Currently, while following a ‘wait and see approach,’ China is gradually moving away from its earlier stance of opposition. With new initiatives spearheaded by China like the Asian Infrastructure Investment Bank (AIIIB) and the three party economic agreement involving South Korea and Japan, the politico-economic struggle has only intensified. Furthermore, the Regional Comprehensive Economic Partnership (RCEP), which involves China, Japan, South Korea, New Zealand, Australia and ASEAN members has been viewed as a possible rival Asia-Pacific trade agreement. The possibility of China eventually joining the TPP is far-fetched and premature it underlies the strategic significance of the TPP for the United States but also for all the states of the region.
The Road Ahead
Currently, the TPP is yet to be executed by the member states as the ratification procedure of the agreement are pending. The country to watch for in this whole process is America. Since the very beginning, the debate on the TPP saw surprising supporters and critiques in the United States. President Obama’s own Democratic Party has seen a split division over the agreement, whereas the Republicans have more often than not supported it. The possibility of having a vote on the TPP in the US Congress is mixed. As the political atmosphere in America is turning intense due to the upcoming Presidential election in November, the TPP has ignited opposition by the presidential candidates.
The other country whose ratification is crucial for the agreement is Japan. Though the Japanese government has initiated the ratification process, the process might take more time than expected. The TPP agreement will enter into force 60 days after all 12 member countries ratify it. If all member nations have not ratified it after two years, it will take effect 60 days after it is ratified by at least six countries accounting for 85% of the combined gross domestic product of the 12 signatories. In practice, this means both the US and Japan must ratify the agreement.
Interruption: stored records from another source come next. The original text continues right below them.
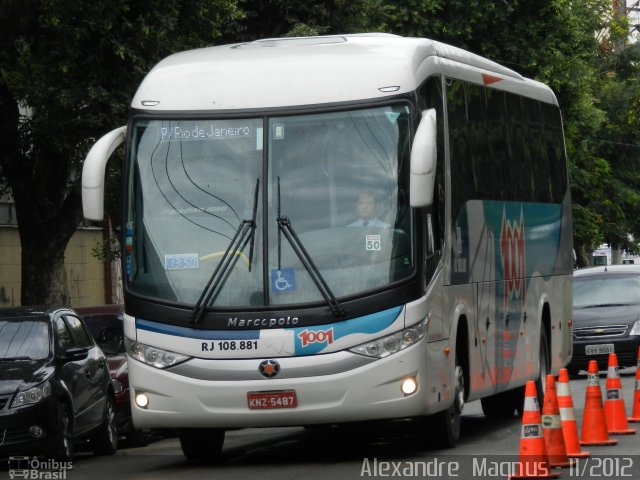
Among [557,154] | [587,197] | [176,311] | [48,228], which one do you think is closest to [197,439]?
[176,311]

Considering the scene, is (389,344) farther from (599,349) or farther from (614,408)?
(599,349)

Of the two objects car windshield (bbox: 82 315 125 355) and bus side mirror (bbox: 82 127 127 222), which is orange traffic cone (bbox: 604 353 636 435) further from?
car windshield (bbox: 82 315 125 355)

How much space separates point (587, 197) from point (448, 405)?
36961 mm

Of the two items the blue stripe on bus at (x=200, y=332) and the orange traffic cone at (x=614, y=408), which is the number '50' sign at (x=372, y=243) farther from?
the orange traffic cone at (x=614, y=408)

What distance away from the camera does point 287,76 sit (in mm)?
12750

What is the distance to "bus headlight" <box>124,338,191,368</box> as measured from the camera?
1233 cm

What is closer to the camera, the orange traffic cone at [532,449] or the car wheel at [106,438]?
the orange traffic cone at [532,449]

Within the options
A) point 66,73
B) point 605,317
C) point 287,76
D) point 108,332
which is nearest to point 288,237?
point 287,76

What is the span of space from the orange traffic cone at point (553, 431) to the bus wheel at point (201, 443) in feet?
11.4

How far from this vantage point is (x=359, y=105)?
12.6m

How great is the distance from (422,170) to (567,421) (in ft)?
7.77

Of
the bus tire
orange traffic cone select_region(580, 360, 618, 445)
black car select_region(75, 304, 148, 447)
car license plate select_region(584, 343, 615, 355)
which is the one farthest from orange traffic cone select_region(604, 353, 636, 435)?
car license plate select_region(584, 343, 615, 355)

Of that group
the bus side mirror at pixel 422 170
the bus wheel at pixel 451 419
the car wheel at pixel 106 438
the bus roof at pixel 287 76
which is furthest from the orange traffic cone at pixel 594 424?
the car wheel at pixel 106 438

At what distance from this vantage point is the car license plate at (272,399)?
475 inches
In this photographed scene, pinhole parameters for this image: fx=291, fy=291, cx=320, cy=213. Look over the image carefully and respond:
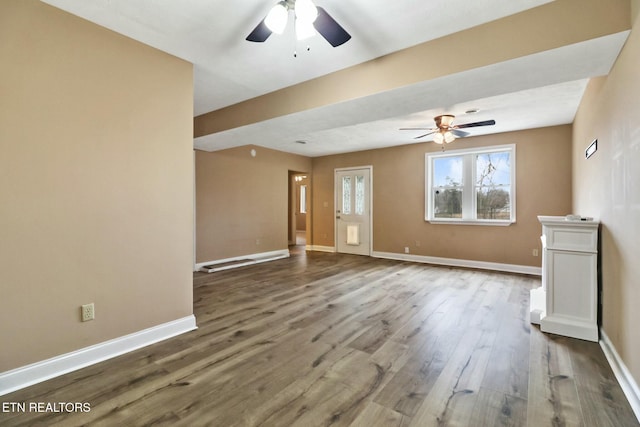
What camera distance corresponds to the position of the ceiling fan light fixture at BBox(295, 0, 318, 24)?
1675mm

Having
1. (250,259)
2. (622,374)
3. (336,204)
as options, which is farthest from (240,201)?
(622,374)

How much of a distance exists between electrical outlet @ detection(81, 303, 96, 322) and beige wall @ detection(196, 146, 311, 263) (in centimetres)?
329

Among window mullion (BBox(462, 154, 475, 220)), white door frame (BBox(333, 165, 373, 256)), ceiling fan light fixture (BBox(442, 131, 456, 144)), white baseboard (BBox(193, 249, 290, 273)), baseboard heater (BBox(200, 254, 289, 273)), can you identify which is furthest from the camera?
white door frame (BBox(333, 165, 373, 256))

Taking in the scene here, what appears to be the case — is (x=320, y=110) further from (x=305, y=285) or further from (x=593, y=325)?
(x=593, y=325)

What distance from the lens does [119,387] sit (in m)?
1.90

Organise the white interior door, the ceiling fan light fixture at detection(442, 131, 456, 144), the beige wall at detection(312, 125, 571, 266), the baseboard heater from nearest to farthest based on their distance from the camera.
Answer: the ceiling fan light fixture at detection(442, 131, 456, 144) < the beige wall at detection(312, 125, 571, 266) < the baseboard heater < the white interior door

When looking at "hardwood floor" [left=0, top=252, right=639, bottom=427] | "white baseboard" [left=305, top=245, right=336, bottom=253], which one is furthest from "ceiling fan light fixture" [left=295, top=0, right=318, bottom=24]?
"white baseboard" [left=305, top=245, right=336, bottom=253]

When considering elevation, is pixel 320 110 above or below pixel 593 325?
above

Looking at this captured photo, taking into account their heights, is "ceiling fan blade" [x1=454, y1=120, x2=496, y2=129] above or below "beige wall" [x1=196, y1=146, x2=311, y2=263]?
above

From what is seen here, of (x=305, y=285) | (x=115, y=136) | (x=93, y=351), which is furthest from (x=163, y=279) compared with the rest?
(x=305, y=285)

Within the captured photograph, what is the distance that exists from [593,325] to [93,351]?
415 cm

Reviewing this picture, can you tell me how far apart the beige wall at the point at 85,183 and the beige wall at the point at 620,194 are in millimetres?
3387
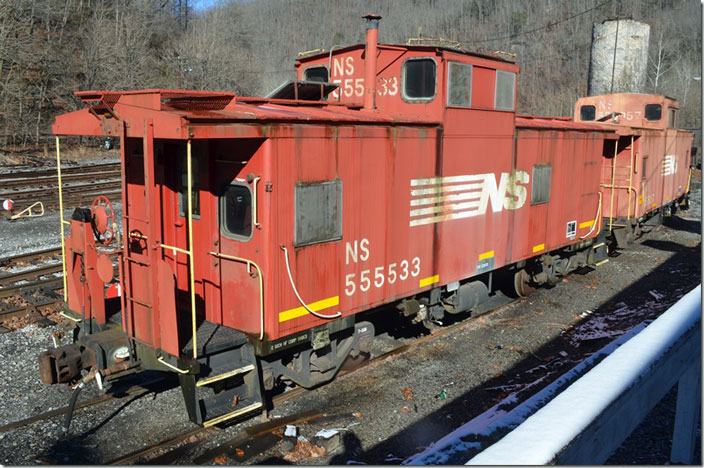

Even though in the current context there are 12 members of the TPP, many more countries namely South Korea, Indonesia, the Philippines, Thailand, Laos, and Taiwan have informally shown interest in wanting to be part of the deal. After Japan’s inclusion in the TPP (South Korea’s biggest economic competitor), Seoul expressed interest in being first in line when a second tier of members is to be admitted in TPP. South Korea’s interest in joining has in turn lit a fire under its fierce competitor, Taiwan, equally anxious to get in. The Philippines, too hopes to join the agreement in order to give impetus to its domestic reforms.
The future of the TPP is difficult to predict at this point of time. With a politically divided America and a cautious Japan, the final agreement might see some countries backing out. Though the agreement is predicted to be an economic milestone for its members, its critics have equally stressed its downfall. The final fate of this one of a kind trade agreement will be realized two years from now, up until then it’s a domestic struggle for the potential member states.